#### REQUIREMENT
Repeat every one of the records below word for word, leaving the pictures out of your answer.
:: MATERIAL PROVIDED ::
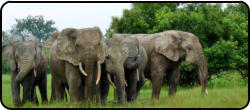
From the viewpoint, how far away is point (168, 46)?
11.3 meters

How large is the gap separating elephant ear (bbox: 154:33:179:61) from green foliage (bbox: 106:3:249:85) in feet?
12.4

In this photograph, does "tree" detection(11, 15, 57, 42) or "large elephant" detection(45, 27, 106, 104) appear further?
"tree" detection(11, 15, 57, 42)

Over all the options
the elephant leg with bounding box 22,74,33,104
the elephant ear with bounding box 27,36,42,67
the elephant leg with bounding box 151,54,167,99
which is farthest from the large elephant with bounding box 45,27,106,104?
the elephant leg with bounding box 151,54,167,99

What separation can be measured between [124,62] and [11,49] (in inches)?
94.5

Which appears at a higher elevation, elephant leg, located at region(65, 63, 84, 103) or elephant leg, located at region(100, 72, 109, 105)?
elephant leg, located at region(65, 63, 84, 103)

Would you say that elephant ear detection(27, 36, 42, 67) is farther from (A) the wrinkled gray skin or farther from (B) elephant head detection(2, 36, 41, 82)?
(A) the wrinkled gray skin

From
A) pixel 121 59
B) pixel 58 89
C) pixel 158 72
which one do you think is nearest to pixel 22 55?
pixel 58 89

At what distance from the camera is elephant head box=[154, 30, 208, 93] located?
1085 cm

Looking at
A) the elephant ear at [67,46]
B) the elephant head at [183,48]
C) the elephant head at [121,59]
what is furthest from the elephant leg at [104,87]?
the elephant head at [183,48]

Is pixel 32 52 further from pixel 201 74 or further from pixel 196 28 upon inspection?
pixel 196 28

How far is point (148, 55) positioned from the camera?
38.6ft

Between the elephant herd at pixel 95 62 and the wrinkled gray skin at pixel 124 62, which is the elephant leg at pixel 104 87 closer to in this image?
the elephant herd at pixel 95 62

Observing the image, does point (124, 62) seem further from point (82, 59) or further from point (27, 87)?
point (27, 87)

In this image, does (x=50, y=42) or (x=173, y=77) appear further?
(x=173, y=77)
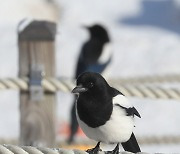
:::
#### CORRECT ANSWER
From the viewpoint, how far away is point (168, 46)?
11.3 meters

How large is the gap separating elephant ear (bbox: 154:33:179:61) from green foliage (bbox: 106:3:249:85) in feet?
12.4

In this photograph, does "tree" detection(11, 15, 57, 42) or "large elephant" detection(45, 27, 106, 104) appear further?
"tree" detection(11, 15, 57, 42)

Over all the options
the elephant leg with bounding box 22,74,33,104
the elephant ear with bounding box 27,36,42,67
the elephant leg with bounding box 151,54,167,99
which is farthest from the large elephant with bounding box 45,27,106,104?
the elephant leg with bounding box 151,54,167,99

What separation can be measured between [124,62] and [11,49] (in inches)?
94.5

Which appears at a higher elevation, elephant leg, located at region(65, 63, 84, 103) or elephant leg, located at region(100, 72, 109, 105)?
elephant leg, located at region(65, 63, 84, 103)

Would you say that elephant ear detection(27, 36, 42, 67) is farther from (A) the wrinkled gray skin or farther from (B) elephant head detection(2, 36, 41, 82)?
(A) the wrinkled gray skin

From
A) pixel 121 59
B) pixel 58 89
C) pixel 158 72
which one do you think is nearest to pixel 22 55?
pixel 58 89

At what distance from the camera is elephant head box=[154, 30, 208, 93] located?
1085 cm

Looking at
A) the elephant ear at [67,46]
B) the elephant head at [183,48]
C) the elephant head at [121,59]
what is furthest from the elephant leg at [104,87]?
the elephant head at [183,48]

Is pixel 32 52 further from pixel 201 74 or further from pixel 196 28 upon inspection?
pixel 196 28

How far is point (148, 55) positioned from the camera?
38.6ft

Between the elephant herd at pixel 95 62 and the wrinkled gray skin at pixel 124 62, which is the elephant leg at pixel 104 87 closer to in this image?
the elephant herd at pixel 95 62

Observing the image, does point (124, 62) seem further from point (82, 59) or further from point (27, 87)?
point (27, 87)

In this image, does (x=50, y=42) or (x=173, y=77) appear further?
(x=173, y=77)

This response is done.